Reputation: 61
Here's a high level overview of my problem:
There will be a central computer at an art gallery, and three separate remote sites, say up to a mile away from central. Each site has a musician. The central computer sends a live backing track over the internet to each of the three musicians, who play along to it and are each recorded as a live stream. Each of the three streams is then played back at the gallery, in-sync with the backing track and with the other musicians, as though all the musicians were playing live in the same room. The client has requested that the musicians appear to play PRECISELY in time with each other, i.e. no apparent latency between each musician. The musicians cannot hear each other, they only hear the backing track.
Here's what I see as the technical solution:
Each backing track packet is sent out from the gallery with the current timestamp. As a musician plays and is recorded, the packet currently being recorded is marked with the timestamp of the current backing track packet. When the three audio streams are sent back, they are buffered. Each packet is then played, say, ten seconds after its timestamp. i.e. At 11:00:00 AM, all of the packets marked 10:59:50 AM are played.

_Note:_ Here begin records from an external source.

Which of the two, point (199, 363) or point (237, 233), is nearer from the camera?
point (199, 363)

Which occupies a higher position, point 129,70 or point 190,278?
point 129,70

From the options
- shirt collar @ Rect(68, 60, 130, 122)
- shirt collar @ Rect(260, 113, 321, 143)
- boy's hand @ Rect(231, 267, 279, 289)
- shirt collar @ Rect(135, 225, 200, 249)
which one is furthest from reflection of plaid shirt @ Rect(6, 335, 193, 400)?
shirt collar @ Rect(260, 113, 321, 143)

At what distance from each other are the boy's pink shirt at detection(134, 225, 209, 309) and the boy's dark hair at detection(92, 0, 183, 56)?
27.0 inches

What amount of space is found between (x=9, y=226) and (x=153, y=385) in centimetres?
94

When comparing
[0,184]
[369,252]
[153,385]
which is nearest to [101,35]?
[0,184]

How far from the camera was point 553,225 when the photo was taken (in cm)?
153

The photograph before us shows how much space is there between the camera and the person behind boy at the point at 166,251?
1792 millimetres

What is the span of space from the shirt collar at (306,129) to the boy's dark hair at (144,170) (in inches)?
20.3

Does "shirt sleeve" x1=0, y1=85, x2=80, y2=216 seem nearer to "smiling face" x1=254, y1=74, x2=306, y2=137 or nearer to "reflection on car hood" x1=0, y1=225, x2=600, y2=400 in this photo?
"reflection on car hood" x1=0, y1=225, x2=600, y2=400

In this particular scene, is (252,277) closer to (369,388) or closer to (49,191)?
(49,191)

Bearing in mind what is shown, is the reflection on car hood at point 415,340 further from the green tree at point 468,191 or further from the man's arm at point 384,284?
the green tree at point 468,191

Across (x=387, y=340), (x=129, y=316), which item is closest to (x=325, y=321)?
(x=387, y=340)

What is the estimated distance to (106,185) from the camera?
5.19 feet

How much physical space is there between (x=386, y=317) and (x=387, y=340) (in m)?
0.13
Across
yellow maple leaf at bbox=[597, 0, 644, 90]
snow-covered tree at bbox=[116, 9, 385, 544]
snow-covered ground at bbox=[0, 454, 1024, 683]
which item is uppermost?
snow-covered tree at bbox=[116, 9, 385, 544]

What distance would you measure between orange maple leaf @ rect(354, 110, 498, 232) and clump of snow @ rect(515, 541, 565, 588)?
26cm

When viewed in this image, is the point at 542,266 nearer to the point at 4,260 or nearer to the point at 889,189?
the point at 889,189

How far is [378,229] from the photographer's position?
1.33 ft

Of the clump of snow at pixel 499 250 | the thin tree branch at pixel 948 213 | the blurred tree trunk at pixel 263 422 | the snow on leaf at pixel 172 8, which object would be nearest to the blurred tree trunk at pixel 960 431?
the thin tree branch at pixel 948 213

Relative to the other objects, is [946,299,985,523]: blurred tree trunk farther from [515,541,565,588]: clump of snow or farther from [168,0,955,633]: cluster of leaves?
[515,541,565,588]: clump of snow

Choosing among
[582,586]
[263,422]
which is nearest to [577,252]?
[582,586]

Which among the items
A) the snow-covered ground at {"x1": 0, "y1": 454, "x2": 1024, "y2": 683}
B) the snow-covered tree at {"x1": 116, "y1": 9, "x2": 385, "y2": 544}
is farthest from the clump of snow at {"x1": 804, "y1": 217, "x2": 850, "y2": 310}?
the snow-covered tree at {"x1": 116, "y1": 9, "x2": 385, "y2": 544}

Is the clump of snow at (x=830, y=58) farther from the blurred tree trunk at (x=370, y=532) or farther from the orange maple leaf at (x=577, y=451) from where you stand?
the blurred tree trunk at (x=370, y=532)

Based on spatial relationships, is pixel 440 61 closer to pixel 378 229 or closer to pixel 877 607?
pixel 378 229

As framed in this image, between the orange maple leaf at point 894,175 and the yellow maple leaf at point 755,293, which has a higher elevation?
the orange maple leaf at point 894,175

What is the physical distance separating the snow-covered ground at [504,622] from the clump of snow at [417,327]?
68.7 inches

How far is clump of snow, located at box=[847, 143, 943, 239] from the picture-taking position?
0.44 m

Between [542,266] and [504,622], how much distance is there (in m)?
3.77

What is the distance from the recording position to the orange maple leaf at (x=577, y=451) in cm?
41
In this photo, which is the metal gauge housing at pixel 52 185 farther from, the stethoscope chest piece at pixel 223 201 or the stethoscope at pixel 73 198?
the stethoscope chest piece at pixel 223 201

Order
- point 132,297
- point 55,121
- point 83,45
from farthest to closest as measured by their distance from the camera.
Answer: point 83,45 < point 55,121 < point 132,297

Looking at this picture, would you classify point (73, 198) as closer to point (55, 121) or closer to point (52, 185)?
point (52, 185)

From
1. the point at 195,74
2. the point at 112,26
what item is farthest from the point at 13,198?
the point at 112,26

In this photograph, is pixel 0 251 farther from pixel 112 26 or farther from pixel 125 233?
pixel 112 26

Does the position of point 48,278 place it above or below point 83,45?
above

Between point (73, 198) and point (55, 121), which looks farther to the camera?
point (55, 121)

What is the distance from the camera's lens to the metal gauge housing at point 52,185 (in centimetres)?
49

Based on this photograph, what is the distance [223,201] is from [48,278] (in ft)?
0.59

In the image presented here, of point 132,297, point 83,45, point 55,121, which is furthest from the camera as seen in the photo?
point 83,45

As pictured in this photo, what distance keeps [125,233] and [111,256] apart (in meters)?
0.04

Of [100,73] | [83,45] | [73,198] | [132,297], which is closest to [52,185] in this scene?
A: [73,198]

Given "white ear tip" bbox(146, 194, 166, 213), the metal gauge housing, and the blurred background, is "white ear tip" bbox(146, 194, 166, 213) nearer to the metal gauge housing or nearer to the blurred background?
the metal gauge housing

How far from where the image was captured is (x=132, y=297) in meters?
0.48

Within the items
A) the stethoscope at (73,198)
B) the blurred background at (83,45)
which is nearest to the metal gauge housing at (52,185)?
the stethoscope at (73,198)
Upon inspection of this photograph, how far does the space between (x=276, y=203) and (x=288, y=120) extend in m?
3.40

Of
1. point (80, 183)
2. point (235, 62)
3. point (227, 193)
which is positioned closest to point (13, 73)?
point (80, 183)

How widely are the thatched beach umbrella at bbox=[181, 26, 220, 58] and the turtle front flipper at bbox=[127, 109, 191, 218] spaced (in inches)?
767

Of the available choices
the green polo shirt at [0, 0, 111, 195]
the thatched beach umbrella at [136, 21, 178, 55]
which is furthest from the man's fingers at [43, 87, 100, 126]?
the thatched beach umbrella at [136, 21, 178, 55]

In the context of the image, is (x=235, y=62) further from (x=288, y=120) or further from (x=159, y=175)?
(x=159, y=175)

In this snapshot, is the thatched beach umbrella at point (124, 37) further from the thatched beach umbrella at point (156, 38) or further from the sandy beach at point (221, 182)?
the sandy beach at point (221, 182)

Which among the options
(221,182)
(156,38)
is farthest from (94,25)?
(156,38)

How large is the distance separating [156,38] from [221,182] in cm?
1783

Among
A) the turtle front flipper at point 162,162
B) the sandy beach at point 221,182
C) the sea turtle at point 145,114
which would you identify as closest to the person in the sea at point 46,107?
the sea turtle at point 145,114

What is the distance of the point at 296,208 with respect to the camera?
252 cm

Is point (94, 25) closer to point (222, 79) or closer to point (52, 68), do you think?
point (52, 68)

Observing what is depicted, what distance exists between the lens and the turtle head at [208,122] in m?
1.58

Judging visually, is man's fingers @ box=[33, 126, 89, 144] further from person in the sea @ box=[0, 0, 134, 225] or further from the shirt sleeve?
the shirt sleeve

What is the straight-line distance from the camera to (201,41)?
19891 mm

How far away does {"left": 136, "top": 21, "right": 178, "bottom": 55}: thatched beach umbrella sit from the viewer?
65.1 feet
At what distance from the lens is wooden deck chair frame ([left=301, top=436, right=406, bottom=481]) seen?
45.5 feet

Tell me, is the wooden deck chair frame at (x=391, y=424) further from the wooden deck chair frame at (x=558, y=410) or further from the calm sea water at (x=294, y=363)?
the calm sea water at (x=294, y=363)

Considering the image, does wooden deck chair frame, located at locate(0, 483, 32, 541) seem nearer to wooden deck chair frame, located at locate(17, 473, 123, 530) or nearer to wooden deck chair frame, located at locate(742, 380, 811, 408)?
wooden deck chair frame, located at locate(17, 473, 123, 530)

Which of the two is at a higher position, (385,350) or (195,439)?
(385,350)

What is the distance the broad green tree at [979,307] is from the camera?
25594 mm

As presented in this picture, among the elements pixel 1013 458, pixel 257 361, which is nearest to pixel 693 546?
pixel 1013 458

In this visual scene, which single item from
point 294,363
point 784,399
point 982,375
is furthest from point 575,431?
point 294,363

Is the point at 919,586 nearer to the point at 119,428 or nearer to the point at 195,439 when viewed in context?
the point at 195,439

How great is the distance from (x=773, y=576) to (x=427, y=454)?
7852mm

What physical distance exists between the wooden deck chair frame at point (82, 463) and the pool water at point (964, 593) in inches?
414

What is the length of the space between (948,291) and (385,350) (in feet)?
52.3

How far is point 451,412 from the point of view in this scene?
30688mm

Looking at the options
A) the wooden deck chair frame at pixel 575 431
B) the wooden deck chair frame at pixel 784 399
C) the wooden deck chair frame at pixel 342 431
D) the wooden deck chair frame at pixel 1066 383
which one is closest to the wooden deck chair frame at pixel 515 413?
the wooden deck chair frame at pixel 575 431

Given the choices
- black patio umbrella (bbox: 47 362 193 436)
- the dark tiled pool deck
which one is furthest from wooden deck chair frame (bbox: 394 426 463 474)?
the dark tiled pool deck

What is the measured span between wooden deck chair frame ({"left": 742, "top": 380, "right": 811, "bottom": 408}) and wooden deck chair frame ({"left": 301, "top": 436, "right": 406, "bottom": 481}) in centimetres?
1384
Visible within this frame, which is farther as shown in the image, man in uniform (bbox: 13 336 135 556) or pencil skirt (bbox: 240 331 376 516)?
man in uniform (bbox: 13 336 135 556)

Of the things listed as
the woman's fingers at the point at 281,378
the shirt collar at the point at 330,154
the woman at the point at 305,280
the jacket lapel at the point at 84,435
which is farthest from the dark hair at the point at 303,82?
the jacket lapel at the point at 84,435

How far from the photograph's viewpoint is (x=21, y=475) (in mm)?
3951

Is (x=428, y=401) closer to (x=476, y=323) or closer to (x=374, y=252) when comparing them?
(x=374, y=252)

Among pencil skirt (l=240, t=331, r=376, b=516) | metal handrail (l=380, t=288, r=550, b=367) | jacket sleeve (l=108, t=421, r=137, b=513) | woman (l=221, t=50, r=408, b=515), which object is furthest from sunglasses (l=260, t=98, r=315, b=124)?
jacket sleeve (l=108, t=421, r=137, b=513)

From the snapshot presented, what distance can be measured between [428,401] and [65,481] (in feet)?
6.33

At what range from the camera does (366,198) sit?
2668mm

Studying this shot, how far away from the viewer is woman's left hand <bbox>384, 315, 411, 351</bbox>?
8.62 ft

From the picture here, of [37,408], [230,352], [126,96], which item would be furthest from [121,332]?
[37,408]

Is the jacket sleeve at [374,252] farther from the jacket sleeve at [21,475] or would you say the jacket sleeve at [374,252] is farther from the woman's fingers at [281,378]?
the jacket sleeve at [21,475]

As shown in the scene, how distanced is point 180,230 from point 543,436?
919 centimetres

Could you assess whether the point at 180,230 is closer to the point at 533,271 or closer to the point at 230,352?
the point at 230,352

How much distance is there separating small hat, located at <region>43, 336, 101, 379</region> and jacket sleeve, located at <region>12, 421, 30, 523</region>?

Or to think of it another way, each incoming stream is delayed 10 seconds behind real time. This buffering should allow for any network blips. It is also acceptable since there is no apparent latency to the viewers at the gallery, and everything is being played "as-live." We are assuming there is a good quality internet connection to each remote site.
I'm ideally looking for a JavaScript solution to this, as it's what I'm most familiar with (but other solutions would be interesting to know about as well).
Does anyone know of any JavaScript libraries with built-in functionality to allow this sort of buffering?
Upvotes: 4
Views: 1180
Reputation: 163468
To be clear, it sounds like it doesn't matter that the musicians play back in time with each other... only that they play in time with the backing track, and within ~10 seconds of each other, correct? Assuming that's the case...
You can use WebRTC for this, but we'll only be using the data channel. No need for media streams. This is a performance that requires precise timing, and I'm assuming decent quality audio as well. Let's just leave it in PCM and send that over the WebRTC data channels.
Alternatively, you could have a server host Web Socket connections which relay data to the sites.
You can use the ScriptProcessorNode to play and record. This gives you raw access to the PCM stream. Just send/receive the bytes via your data channel. If you want to save some bandwidth, you can reduce the floating point samples down to 16-bit integers. Just crank them back up to floats on the receiving end.
The main synchronization needs to occur where playback of the backing track and recording occur at the same time. Immediately upon starting your playback, start recording. If you're using the ScriptProcessorNode as mentioned previously, you can actually do both in the same node, guaranteeing sample-accurate synchronization.
On playback, simply buffer all your tracks until you have your desired buffer level, and then play them back simultaneously inside your ScriptProcessorNode. Again, this is sample-accurate.
The only thing you might have to deal with now is clock drift. What's 44.1kHz to you might actually be 44.099kHz to me. This can add up over time, but is generally not something you need to concern yourself with as long as you reset all this once in awhile. That is, as long as you're not recording for a whole day or more without stopping, it probably won't be an issue for you.
The recorded packets should be marked with the timestamp of the incoming backing track packet
No, this synchronization should not happen at the network layer. If you're using a reliable transport with WebRTC data channels or Web Socket, you don't have to do anything but start all your streams at byte 0
. Don't use timestamps, use sample offsets.
Does anyone know of any JavaScript libraries with built-in functionality to allow this sort of buffering?
I've actually built a project for doing similar things that allows for sample-accurate internet radio hand-offs from one site to another. It builds up a buffer over time, and then for the hand-off it basically re-syncs to a master clock from the new site. Since the new site is behind the old site, and since we can't bend space/time very easily, I drop out of the buffer a bit and pick up at the new site's master clock. (Not any different if there were a buffer underrun from a single site!) Anyway, I don't know of any other code that does this.
Upvotes: 3